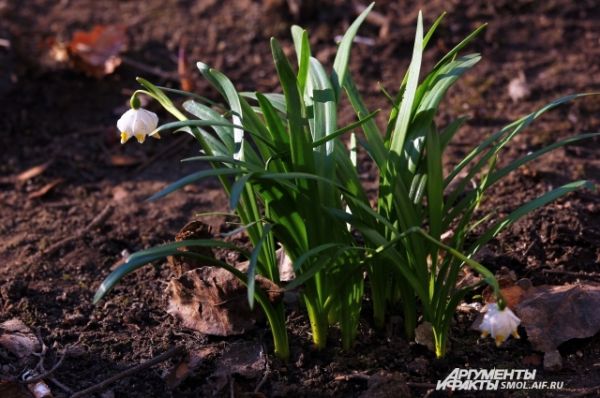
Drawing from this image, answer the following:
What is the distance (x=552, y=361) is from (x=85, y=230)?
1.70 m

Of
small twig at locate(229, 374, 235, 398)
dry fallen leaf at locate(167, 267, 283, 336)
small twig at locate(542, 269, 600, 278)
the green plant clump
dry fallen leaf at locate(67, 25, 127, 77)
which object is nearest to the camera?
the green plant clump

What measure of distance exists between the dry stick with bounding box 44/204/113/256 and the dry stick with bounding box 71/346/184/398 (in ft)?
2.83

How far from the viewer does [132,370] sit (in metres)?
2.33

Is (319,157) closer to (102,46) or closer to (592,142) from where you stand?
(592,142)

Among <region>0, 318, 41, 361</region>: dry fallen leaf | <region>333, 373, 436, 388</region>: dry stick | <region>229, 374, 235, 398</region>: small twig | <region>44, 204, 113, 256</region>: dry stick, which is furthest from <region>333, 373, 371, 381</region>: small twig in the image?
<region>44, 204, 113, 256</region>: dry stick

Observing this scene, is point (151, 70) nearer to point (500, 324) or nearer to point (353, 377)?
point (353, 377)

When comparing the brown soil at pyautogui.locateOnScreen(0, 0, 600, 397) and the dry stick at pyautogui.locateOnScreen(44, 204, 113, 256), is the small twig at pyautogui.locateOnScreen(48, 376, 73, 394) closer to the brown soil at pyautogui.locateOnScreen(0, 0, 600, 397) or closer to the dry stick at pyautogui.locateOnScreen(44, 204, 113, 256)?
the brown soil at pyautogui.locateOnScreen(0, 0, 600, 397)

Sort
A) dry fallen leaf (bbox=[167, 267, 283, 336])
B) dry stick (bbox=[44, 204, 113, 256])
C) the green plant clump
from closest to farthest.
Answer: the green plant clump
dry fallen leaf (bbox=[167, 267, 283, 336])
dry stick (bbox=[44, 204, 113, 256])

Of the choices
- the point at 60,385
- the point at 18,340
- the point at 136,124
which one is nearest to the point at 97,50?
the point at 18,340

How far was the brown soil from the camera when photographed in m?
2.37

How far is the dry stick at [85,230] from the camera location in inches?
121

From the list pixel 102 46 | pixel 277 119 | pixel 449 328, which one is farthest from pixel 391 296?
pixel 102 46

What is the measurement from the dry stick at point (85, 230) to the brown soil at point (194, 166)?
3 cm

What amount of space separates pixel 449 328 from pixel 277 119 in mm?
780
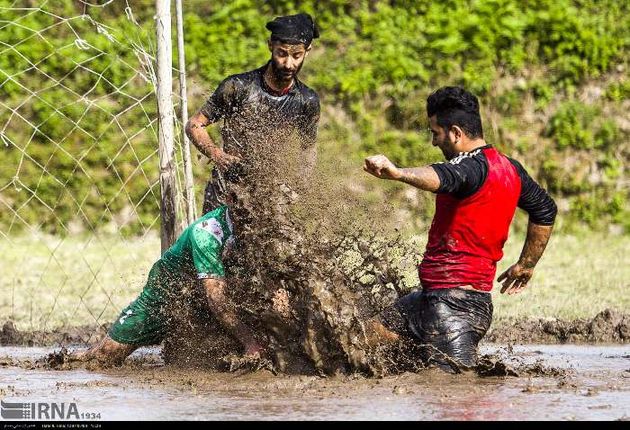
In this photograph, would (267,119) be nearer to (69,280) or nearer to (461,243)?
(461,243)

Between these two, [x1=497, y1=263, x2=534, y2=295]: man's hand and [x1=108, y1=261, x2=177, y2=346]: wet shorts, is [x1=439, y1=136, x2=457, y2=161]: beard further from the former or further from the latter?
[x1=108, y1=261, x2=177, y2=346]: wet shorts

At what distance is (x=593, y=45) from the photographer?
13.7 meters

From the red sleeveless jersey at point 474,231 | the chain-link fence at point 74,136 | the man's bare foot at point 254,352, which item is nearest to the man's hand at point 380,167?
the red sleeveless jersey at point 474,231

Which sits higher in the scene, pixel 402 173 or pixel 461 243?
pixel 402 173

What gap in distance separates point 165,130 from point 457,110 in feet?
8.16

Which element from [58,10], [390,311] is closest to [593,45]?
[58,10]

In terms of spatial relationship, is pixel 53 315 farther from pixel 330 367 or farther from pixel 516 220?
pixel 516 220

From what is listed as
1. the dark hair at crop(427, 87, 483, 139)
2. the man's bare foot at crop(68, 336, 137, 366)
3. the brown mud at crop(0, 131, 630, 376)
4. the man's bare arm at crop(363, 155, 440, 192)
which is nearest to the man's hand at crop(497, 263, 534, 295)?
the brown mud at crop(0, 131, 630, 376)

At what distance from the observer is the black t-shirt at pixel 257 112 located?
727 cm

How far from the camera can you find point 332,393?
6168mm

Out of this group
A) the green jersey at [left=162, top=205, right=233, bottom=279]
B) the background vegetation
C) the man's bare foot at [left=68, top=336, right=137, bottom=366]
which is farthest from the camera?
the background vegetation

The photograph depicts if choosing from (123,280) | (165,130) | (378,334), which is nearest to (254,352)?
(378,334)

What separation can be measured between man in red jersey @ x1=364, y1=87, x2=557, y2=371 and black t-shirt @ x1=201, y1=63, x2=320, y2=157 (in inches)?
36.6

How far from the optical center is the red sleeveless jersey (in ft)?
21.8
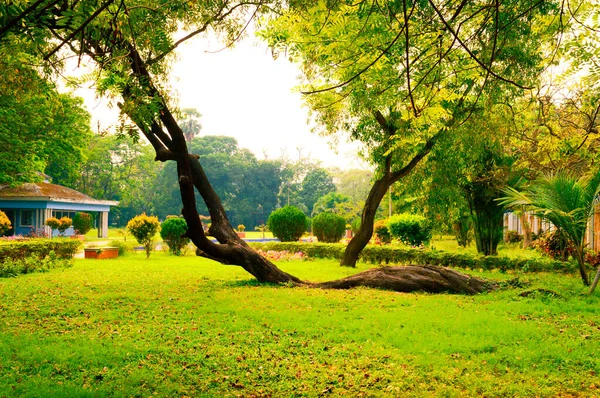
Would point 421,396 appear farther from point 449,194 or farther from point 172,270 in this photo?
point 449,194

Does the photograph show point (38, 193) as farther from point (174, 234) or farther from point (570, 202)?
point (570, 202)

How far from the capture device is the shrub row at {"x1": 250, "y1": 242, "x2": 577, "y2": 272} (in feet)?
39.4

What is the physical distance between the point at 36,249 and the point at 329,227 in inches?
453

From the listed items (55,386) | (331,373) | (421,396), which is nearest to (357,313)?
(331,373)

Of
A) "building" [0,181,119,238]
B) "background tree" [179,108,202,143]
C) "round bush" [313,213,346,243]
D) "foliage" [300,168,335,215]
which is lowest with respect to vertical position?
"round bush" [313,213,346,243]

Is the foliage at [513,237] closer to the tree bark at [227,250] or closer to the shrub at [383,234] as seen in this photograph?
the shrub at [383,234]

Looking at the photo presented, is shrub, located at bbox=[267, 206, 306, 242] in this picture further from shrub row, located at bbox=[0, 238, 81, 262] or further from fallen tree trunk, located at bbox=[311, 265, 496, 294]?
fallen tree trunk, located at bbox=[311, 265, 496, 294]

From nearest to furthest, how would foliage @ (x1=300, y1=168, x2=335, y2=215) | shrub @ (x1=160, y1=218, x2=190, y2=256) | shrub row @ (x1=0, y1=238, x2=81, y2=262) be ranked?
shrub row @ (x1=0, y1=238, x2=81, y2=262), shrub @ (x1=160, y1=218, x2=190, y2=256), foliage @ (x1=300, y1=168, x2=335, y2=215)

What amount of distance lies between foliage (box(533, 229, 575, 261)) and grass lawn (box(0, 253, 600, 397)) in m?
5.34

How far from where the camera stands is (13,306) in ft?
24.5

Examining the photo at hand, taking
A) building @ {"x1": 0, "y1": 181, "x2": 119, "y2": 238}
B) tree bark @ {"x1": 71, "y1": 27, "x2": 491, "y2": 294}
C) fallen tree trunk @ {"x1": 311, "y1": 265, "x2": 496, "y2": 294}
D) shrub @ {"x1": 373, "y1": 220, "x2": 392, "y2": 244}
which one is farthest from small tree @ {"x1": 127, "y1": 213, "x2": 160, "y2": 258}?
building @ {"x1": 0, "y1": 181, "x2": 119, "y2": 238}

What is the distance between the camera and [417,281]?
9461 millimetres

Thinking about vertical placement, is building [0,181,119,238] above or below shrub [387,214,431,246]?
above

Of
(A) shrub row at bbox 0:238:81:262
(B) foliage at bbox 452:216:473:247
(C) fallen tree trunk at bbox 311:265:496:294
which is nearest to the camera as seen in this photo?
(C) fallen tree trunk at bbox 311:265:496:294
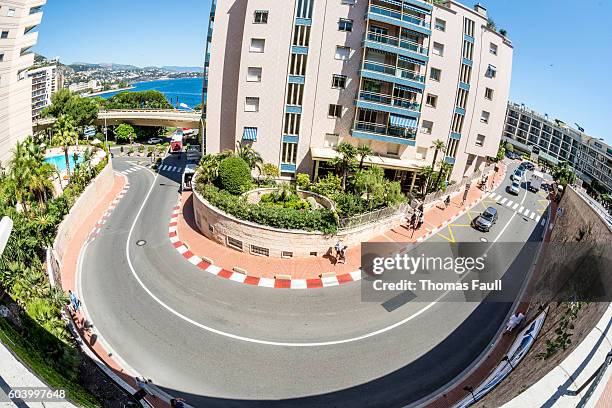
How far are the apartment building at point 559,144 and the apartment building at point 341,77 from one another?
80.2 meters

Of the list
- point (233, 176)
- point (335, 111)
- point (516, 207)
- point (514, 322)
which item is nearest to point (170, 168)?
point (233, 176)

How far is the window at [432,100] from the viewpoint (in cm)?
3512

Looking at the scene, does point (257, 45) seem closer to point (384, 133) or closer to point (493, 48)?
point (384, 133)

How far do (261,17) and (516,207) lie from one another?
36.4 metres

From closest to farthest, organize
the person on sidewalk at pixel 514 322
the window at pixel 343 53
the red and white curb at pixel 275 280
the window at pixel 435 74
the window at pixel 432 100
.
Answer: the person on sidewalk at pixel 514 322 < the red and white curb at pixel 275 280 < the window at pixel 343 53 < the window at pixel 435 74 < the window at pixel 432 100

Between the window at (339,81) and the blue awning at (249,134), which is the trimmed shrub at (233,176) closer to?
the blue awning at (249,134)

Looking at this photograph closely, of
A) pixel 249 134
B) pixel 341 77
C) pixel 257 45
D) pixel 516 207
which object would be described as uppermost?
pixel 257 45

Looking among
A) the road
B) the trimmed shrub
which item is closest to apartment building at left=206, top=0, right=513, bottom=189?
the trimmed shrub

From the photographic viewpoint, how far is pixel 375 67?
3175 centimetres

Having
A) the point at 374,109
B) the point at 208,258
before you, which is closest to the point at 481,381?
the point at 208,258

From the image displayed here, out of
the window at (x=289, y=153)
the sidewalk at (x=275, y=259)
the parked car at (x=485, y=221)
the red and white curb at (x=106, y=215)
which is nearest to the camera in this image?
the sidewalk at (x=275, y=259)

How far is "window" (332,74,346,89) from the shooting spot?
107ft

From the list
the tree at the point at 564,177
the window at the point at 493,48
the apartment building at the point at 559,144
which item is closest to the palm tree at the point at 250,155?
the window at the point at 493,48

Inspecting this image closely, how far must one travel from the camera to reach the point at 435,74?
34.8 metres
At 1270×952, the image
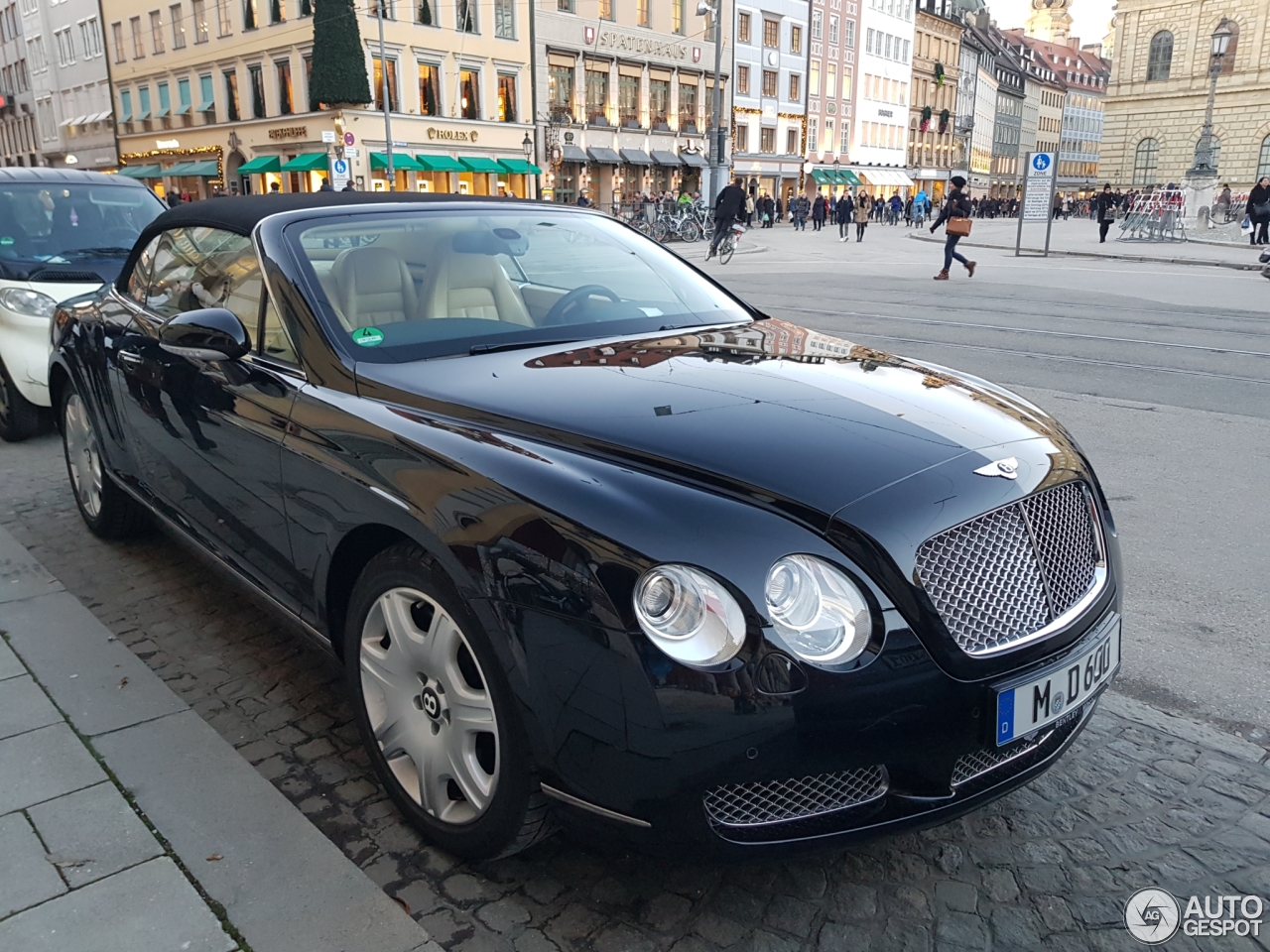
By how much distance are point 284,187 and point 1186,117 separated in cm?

□ □ □ □

Task to carry out:
Reproduce every line of the data from "What amount of distance" down to "9461 millimetres", offsetting each number in the answers, distances and box coordinates alike, by 42. Leave all other lines unchanged.

Reply:
What amount of distance lies between foliage (box(533, 229, 575, 261)) and grass lawn (box(0, 253, 600, 397)) in m?
47.34

How far from where the camera stands is (13,306) in ft?
66.5

Examining the photo at hand, taking
A) building @ {"x1": 0, "y1": 181, "x2": 119, "y2": 238}
B) tree bark @ {"x1": 71, "y1": 27, "x2": 491, "y2": 294}
C) fallen tree trunk @ {"x1": 311, "y1": 265, "x2": 496, "y2": 294}
D) shrub @ {"x1": 373, "y1": 220, "x2": 392, "y2": 244}
which one is farthest from small tree @ {"x1": 127, "y1": 213, "x2": 160, "y2": 258}?
building @ {"x1": 42, "y1": 223, "x2": 161, "y2": 280}

What is the distance between the camera and [417,281]?
9503 millimetres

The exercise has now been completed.